The tale winds on to it's conclusion. It is predictable, perhaps, but if it is a Disney production it should have a comfort-giving ending: and, after all, what is wrong with that?
Duritz girl friend in the movie was played by Emily Mortimer, and she did a creditable job of loving and disliking Russ Duritz. I know I have seen her act before, but for the life of me, I can't remember what she played in.
Jon Turtletub directed the movie, and it moved along and said, I think, what it was designed to say. The photography, while not spectacular, was good. Lily Tomlin was Lily Tomlin, funny as always. Spencer Breslin, the eight year old, won my heart, and Bruce again proved that he is as good in a family-type movie as he is in action films.

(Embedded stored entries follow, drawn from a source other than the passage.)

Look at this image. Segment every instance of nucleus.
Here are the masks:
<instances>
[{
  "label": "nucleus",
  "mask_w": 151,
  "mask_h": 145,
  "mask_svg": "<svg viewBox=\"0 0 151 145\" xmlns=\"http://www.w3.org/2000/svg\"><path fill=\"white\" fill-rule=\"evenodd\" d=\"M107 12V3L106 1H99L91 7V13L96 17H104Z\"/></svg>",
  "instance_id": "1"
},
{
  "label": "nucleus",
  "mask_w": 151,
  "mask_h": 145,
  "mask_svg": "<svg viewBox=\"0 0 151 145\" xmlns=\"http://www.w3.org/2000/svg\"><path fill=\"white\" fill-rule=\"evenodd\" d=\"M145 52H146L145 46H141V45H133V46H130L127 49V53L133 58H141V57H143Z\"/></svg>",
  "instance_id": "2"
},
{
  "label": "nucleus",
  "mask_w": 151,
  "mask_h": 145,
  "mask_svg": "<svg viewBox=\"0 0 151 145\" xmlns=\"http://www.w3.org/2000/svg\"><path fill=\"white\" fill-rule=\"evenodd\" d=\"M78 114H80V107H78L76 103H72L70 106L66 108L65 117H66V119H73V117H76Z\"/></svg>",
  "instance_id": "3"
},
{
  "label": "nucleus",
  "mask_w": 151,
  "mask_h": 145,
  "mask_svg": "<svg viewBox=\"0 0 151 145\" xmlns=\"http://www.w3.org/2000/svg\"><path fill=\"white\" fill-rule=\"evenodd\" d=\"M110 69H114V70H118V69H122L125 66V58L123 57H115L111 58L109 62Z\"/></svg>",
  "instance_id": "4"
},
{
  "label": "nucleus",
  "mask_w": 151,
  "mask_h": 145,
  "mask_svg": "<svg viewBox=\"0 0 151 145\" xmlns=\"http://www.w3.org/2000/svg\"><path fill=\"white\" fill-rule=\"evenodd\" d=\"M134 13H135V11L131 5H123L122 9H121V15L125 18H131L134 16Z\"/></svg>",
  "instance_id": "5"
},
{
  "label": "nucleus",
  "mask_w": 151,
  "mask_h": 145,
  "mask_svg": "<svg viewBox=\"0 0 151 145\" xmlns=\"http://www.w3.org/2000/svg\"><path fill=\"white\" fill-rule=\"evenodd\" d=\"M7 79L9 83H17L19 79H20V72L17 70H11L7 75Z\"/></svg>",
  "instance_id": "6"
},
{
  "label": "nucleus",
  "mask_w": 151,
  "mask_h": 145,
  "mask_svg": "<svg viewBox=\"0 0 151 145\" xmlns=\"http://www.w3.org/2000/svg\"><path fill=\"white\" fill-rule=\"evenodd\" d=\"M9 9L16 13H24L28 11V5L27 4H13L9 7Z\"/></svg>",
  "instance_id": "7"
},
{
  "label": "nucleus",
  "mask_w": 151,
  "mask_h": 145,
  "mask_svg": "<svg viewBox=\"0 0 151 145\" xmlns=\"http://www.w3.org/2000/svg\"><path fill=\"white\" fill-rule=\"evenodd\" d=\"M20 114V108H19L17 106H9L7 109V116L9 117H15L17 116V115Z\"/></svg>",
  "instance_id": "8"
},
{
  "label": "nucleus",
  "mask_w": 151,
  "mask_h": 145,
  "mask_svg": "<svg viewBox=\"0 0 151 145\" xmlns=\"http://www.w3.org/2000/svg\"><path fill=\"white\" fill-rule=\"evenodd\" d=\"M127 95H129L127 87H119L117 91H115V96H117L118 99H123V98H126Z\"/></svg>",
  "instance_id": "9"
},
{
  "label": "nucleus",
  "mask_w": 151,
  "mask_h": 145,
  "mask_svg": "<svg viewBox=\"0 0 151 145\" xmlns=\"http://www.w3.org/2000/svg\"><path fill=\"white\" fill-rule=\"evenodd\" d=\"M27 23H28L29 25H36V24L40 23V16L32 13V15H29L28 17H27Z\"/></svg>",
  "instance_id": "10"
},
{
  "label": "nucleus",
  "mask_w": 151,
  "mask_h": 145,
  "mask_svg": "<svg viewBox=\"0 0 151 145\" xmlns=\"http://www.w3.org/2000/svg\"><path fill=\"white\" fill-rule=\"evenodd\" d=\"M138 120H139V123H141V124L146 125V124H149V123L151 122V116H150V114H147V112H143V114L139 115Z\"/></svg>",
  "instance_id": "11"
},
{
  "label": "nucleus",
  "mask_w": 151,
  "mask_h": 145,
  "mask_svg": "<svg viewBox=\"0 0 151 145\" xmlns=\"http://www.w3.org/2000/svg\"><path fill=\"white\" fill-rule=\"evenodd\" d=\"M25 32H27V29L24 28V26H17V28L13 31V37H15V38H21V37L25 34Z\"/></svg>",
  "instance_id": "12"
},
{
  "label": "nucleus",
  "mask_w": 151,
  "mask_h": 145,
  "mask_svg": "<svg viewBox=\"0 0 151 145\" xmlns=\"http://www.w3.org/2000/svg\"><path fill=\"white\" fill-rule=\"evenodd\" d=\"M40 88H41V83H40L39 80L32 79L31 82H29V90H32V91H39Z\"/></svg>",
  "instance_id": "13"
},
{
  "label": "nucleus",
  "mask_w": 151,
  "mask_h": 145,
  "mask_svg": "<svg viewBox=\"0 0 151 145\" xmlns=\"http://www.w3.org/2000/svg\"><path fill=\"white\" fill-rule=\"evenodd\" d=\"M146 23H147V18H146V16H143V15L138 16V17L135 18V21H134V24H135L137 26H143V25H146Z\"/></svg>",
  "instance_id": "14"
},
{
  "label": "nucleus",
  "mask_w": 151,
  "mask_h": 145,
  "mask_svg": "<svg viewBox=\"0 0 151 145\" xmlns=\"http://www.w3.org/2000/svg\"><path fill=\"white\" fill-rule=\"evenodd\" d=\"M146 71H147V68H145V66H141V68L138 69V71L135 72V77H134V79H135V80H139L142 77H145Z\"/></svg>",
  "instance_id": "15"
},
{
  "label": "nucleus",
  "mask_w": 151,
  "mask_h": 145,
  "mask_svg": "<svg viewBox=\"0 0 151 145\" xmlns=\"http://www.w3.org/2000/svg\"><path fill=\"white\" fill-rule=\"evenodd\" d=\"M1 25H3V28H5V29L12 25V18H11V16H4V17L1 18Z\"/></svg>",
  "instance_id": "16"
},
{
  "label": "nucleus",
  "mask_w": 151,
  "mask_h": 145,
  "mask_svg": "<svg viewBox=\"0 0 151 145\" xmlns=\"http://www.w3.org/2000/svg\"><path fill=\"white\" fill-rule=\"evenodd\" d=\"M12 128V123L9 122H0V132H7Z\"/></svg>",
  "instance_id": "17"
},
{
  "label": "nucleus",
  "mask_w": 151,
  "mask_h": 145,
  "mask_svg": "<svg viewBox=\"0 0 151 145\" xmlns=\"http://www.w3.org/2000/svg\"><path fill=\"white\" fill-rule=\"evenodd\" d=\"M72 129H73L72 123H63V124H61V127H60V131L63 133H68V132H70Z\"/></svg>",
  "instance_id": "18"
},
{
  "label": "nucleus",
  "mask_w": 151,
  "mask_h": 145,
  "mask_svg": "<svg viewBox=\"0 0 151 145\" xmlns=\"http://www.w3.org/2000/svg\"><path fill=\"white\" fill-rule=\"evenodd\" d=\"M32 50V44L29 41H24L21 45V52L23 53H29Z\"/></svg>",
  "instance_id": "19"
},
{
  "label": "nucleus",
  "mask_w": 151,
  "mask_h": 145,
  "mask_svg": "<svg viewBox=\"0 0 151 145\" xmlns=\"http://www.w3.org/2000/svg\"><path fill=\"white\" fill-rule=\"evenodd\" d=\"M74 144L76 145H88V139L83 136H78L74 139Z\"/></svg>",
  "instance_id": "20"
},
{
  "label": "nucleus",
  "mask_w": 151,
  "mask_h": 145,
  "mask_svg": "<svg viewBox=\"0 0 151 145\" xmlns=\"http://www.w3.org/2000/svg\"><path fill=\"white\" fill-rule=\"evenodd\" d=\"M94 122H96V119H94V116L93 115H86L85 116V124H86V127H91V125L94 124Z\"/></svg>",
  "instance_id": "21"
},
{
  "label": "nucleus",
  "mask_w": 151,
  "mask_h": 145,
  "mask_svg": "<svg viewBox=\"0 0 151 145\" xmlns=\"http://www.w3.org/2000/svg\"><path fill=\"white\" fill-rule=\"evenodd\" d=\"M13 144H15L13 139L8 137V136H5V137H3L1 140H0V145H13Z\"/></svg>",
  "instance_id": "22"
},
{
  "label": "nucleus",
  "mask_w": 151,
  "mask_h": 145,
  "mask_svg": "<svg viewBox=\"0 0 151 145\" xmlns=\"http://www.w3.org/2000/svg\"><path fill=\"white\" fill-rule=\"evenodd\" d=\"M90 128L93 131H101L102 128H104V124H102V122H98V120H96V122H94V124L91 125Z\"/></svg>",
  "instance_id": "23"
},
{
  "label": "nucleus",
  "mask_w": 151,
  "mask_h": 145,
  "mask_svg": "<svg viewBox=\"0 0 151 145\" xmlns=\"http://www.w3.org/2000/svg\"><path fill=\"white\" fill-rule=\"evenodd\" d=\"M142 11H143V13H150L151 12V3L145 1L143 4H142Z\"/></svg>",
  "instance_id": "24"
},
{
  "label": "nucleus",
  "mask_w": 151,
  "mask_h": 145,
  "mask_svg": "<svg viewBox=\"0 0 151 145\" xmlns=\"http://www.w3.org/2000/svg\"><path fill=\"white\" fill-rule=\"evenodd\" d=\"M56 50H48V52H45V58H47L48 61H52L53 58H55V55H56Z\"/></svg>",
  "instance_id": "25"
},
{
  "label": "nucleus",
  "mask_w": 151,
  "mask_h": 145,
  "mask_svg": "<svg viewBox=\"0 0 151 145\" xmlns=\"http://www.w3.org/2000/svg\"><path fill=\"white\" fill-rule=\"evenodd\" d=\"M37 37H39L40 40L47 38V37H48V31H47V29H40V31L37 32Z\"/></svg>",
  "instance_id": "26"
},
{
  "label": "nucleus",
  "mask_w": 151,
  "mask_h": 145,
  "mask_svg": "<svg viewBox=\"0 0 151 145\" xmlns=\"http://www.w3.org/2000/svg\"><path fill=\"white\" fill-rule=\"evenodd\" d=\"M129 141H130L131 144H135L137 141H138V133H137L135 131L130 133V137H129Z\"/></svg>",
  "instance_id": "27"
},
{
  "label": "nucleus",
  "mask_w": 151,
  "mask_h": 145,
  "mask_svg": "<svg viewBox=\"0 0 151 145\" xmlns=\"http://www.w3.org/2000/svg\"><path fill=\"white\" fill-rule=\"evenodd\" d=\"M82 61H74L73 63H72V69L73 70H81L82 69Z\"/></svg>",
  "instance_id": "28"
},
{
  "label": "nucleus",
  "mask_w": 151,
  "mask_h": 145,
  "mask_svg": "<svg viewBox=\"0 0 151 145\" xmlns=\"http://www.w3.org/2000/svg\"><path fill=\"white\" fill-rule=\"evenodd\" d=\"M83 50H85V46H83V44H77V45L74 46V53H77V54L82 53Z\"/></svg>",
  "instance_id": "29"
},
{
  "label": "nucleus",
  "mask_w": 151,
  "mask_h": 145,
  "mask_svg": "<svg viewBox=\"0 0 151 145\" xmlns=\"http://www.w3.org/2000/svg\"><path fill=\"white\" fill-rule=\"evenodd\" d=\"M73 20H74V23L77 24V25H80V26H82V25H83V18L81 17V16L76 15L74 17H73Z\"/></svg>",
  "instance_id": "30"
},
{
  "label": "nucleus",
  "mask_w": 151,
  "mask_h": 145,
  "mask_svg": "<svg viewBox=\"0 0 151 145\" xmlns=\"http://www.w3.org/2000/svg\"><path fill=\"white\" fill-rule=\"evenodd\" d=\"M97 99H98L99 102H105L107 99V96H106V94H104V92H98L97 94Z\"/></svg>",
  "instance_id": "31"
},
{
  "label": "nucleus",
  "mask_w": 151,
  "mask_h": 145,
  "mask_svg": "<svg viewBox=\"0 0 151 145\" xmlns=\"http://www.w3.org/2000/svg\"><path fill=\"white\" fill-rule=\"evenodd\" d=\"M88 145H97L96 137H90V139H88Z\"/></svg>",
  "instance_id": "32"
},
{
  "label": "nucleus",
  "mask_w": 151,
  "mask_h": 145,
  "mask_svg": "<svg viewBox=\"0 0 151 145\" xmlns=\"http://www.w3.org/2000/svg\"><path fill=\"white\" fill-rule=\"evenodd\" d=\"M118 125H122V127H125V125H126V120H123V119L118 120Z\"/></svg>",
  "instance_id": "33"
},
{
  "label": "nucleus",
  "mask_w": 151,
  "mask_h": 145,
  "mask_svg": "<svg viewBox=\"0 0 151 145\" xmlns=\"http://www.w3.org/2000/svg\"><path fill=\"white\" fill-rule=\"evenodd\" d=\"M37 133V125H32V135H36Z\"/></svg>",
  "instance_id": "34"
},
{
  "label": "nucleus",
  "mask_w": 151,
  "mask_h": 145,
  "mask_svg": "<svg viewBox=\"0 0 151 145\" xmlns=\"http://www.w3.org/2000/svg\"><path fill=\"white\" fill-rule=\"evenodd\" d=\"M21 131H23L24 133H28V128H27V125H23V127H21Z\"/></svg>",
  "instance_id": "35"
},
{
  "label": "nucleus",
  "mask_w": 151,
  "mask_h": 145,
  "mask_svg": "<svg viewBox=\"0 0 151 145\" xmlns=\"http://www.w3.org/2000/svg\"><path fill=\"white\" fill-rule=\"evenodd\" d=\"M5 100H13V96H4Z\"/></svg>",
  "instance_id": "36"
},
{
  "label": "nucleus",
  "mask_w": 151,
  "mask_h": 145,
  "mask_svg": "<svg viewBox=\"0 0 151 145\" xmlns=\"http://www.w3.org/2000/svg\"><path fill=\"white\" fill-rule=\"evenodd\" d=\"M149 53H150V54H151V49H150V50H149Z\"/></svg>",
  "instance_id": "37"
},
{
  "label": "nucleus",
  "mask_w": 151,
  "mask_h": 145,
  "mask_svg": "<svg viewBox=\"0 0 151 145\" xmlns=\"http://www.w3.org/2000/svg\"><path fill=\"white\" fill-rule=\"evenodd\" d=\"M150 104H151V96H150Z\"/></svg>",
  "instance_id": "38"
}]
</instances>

Is there anyone among us who hasn't wished at one time or another that they could go back in time and talk to the person he or she once were? I have often thought I wish I could talk to myself when I was sixteen or seventeen years old, and almost ready to make life choices. Would I have made the choices that I did? Probably, I would have. One thing I would have told myself is to "Follow your heart. If you want to see Paris, or Australia, or even the Grand Canyon, find a way to do it. If you want to try for a different career - don't give up but do it. If you want to tell someone how much you think of them, don't hold back, just do it." Time passes quickly, and that tomorrow you are waiting for just might not come before it is too late.
That, perhaps, is the moral of this movie.
It is now about 7:30PM on Father's day. To those of you young parents, I hope you had a very happy day being honored by your family while you honored your own Dad.